-- Task brief --
Each entry shown below is to be reproduced exactly.

BEGIN Records to use

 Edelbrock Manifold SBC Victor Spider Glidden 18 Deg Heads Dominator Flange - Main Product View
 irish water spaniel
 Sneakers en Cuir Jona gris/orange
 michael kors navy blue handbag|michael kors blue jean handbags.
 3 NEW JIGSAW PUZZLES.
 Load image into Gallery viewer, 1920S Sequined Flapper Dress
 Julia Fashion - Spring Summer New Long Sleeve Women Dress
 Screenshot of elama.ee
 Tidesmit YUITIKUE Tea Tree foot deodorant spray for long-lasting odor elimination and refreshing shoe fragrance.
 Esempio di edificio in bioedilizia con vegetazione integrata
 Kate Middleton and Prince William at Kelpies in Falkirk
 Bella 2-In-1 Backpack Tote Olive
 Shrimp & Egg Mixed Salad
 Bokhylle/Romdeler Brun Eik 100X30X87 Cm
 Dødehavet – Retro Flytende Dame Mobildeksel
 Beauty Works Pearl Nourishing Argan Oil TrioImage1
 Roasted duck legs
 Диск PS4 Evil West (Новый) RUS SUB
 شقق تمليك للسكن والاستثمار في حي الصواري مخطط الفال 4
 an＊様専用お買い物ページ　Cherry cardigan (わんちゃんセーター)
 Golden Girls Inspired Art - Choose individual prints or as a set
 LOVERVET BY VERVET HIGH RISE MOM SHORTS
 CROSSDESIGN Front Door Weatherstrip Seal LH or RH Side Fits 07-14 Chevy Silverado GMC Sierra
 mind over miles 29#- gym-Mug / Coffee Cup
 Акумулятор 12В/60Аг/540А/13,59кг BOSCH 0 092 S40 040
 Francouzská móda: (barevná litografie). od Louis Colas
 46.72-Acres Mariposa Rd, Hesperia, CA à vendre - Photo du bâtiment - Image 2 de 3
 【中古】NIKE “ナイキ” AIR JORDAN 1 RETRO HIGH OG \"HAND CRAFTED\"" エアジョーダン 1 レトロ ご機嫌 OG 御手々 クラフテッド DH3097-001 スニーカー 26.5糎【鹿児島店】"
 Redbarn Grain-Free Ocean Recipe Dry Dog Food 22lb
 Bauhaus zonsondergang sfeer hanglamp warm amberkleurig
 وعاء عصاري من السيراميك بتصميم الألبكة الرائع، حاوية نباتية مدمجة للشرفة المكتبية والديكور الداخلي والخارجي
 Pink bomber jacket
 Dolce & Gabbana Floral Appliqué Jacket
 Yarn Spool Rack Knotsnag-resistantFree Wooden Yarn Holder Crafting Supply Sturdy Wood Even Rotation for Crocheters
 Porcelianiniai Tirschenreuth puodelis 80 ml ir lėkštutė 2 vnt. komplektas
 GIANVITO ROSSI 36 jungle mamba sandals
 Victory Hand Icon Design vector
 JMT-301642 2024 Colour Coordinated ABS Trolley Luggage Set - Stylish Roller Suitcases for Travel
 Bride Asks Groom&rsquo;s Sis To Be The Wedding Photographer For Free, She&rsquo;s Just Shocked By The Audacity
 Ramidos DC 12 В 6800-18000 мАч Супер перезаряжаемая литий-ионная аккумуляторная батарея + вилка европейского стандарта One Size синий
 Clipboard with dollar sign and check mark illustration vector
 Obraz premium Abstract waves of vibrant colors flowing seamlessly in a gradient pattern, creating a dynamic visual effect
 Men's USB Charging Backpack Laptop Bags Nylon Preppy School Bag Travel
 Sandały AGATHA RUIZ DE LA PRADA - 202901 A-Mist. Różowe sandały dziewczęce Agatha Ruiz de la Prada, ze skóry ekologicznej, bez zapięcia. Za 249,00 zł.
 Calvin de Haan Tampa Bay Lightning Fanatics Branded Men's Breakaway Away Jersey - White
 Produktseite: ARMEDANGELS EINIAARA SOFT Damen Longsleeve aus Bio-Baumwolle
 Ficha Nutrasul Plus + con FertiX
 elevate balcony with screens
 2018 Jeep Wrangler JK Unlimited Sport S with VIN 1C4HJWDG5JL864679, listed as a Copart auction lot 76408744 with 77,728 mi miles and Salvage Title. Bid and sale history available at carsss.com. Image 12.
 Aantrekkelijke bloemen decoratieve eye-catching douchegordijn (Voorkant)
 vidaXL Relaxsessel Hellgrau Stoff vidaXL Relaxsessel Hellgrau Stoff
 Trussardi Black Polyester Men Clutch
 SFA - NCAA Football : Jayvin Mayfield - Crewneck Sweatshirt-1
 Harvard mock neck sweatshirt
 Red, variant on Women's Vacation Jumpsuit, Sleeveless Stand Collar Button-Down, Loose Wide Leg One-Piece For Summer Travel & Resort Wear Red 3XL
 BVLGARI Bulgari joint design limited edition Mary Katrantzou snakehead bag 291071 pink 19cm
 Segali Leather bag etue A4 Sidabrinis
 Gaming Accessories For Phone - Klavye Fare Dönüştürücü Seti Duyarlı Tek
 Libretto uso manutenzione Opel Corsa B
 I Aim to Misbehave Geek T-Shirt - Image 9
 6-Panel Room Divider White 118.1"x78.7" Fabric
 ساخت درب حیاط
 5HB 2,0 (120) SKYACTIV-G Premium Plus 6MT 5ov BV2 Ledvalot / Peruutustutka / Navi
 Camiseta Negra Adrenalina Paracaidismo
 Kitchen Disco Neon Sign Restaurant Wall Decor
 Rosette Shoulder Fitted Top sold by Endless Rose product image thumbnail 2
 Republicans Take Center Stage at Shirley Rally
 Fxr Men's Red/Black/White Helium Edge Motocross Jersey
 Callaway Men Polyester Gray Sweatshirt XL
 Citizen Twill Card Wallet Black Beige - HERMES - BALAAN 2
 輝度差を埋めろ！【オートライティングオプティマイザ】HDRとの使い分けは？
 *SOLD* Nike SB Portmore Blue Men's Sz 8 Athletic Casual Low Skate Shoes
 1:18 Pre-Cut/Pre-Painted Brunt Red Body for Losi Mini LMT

END Records to use

-- Expected answer --
 Edelbrock Manifold SBC Victor Spider Glidden 18 Deg Heads Dominator Flange - Main Product View
 irish water spaniel
 Sneakers en Cuir Jona gris/orange
 michael kors navy blue handbag|michael kors blue jean handbags.
 3 NEW JIGSAW PUZZLES.
 Load image into Gallery viewer, 1920S Sequined Flapper Dress
 Julia Fashion - Spring Summer New Long Sleeve Women Dress
 Screenshot of elama.ee
 Tidesmit YUITIKUE Tea Tree foot deodorant spray for long-lasting odor elimination and refreshing shoe fragrance.
 Esempio di edificio in bioedilizia con vegetazione integrata
 Kate Middleton and Prince William at Kelpies in Falkirk
 Bella 2-In-1 Backpack Tote Olive
 Shrimp & Egg Mixed Salad
 Bokhylle/Romdeler Brun Eik 100X30X87 Cm
 Dødehavet – Retro Flytende Dame Mobildeksel
 Beauty Works Pearl Nourishing Argan Oil TrioImage1
 Roasted duck legs
 Диск PS4 Evil West (Новый) RUS SUB
 شقق تمليك للسكن والاستثمار في حي الصواري مخطط الفال 4
 an＊様専用お買い物ページ　Cherry cardigan (わんちゃんセーター)
 Golden Girls Inspired Art - Choose individual prints or as a set
 LOVERVET BY VERVET HIGH RISE MOM SHORTS
 CROSSDESIGN Front Door Weatherstrip Seal LH or RH Side Fits 07-14 Chevy Silverado GMC Sierra
 mind over miles 29#- gym-Mug / Coffee Cup
 Акумулятор 12В/60Аг/540А/13,59кг BOSCH 0 092 S40 040
 Francouzská móda: (barevná litografie). od Louis Colas
 46.72-Acres Mariposa Rd, Hesperia, CA à vendre - Photo du bâtiment - Image 2 de 3
 【中古】NIKE “ナイキ” AIR JORDAN 1 RETRO HIGH OG \"HAND CRAFTED\"" エアジョーダン 1 レトロ ご機嫌 OG 御手々 クラフテッド DH3097-001 スニーカー 26.5糎【鹿児島店】"
 Redbarn Grain-Free Ocean Recipe Dry Dog Food 22lb
 Bauhaus zonsondergang sfeer hanglamp warm amberkleurig
 وعاء عصاري من السيراميك بتصميم الألبكة الرائع، حاوية نباتية مدمجة للشرفة المكتبية والديكور الداخلي والخارجي
 Pink bomber jacket
 Dolce & Gabbana Floral Appliqué Jacket
 Yarn Spool Rack Knotsnag-resistantFree Wooden Yarn Holder Crafting Supply Sturdy Wood Even Rotation for Crocheters
 Porcelianiniai Tirschenreuth puodelis 80 ml ir lėkštutė 2 vnt. komplektas
 GIANVITO ROSSI 36 jungle mamba sandals
 Victory Hand Icon Design vector
 JMT-301642 2024 Colour Coordinated ABS Trolley Luggage Set - Stylish Roller Suitcases for Travel
 Bride Asks Groom&rsquo;s Sis To Be The Wedding Photographer For Free, She&rsquo;s Just Shocked By The Audacity
 Ramidos DC 12 В 6800-18000 мАч Супер перезаряжаемая литий-ионная аккумуляторная батарея + вилка европейского стандарта One Size синий
 Clipboard with dollar sign and check mark illustration vector
 Obraz premium Abstract waves of vibrant colors flowing seamlessly in a gradient pattern, creating a dynamic visual effect
 Men's USB Charging Backpack Laptop Bags Nylon Preppy School Bag Travel
 Sandały AGATHA RUIZ DE LA PRADA - 202901 A-Mist. Różowe sandały dziewczęce Agatha Ruiz de la Prada, ze skóry ekologicznej, bez zapięcia. Za 249,00 zł.
 Calvin de Haan Tampa Bay Lightning Fanatics Branded Men's Breakaway Away Jersey - White
 Produktseite: ARMEDANGELS EINIAARA SOFT Damen Longsleeve aus Bio-Baumwolle
 Ficha Nutrasul Plus + con FertiX
 elevate balcony with screens
 2018 Jeep Wrangler JK Unlimited Sport S with VIN 1C4HJWDG5JL864679, listed as a Copart auction lot 76408744 with 77,728 mi miles and Salvage Title. Bid and sale history available at carsss.com. Image 12.
 Aantrekkelijke bloemen decoratieve eye-catching douchegordijn (Voorkant)
 vidaXL Relaxsessel Hellgrau Stoff vidaXL Relaxsessel Hellgrau Stoff
 Trussardi Black Polyester Men Clutch
 SFA - NCAA Football : Jayvin Mayfield - Crewneck Sweatshirt-1
 Harvard mock neck sweatshirt
 Red, variant on Women's Vacation Jumpsuit, Sleeveless Stand Collar Button-Down, Loose Wide Leg One-Piece For Summer Travel & Resort Wear Red 3XL
 BVLGARI Bulgari joint design limited edition Mary Katrantzou snakehead bag 291071 pink 19cm
 Segali Leather bag etue A4 Sidabrinis
 Gaming Accessories For Phone - Klavye Fare Dönüştürücü Seti Duyarlı Tek
 Libretto uso manutenzione Opel Corsa B
 I Aim to Misbehave Geek T-Shirt - Image 9
 6-Panel Room Divider White 118.1"x78.7" Fabric
 ساخت درب حیاط
 5HB 2,0 (120) SKYACTIV-G Premium Plus 6MT 5ov BV2 Ledvalot / Peruutustutka / Navi
 Camiseta Negra Adrenalina Paracaidismo
 Kitchen Disco Neon Sign Restaurant Wall Decor
 Rosette Shoulder Fitted Top sold by Endless Rose product image thumbnail 2
 Republicans Take Center Stage at Shirley Rally
 Fxr Men's Red/Black/White Helium Edge Motocross Jersey
 Callaway Men Polyester Gray Sweatshirt XL
 Citizen Twill Card Wallet Black Beige - HERMES - BALAAN 2
 輝度差を埋めろ！【オートライティングオプティマイザ】HDRとの使い分けは？
 *SOLD* Nike SB Portmore Blue Men's Sz 8 Athletic Casual Low Skate Shoes
 1:18 Pre-Cut/Pre-Painted Brunt Red Body for Losi Mini LMT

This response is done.